▶ _Directions_: Please copy out the lines in the entries that contain "site".

[Stored items]
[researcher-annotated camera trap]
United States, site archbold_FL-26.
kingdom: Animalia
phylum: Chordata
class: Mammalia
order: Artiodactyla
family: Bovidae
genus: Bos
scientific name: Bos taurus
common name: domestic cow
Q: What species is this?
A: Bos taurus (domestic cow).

...

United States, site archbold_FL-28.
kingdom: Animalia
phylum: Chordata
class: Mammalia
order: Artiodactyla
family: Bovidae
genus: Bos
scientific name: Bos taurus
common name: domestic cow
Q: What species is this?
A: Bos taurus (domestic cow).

▶ _Written answer_:
United States, site archbold_FL-26.
United States, site archbold_FL-28.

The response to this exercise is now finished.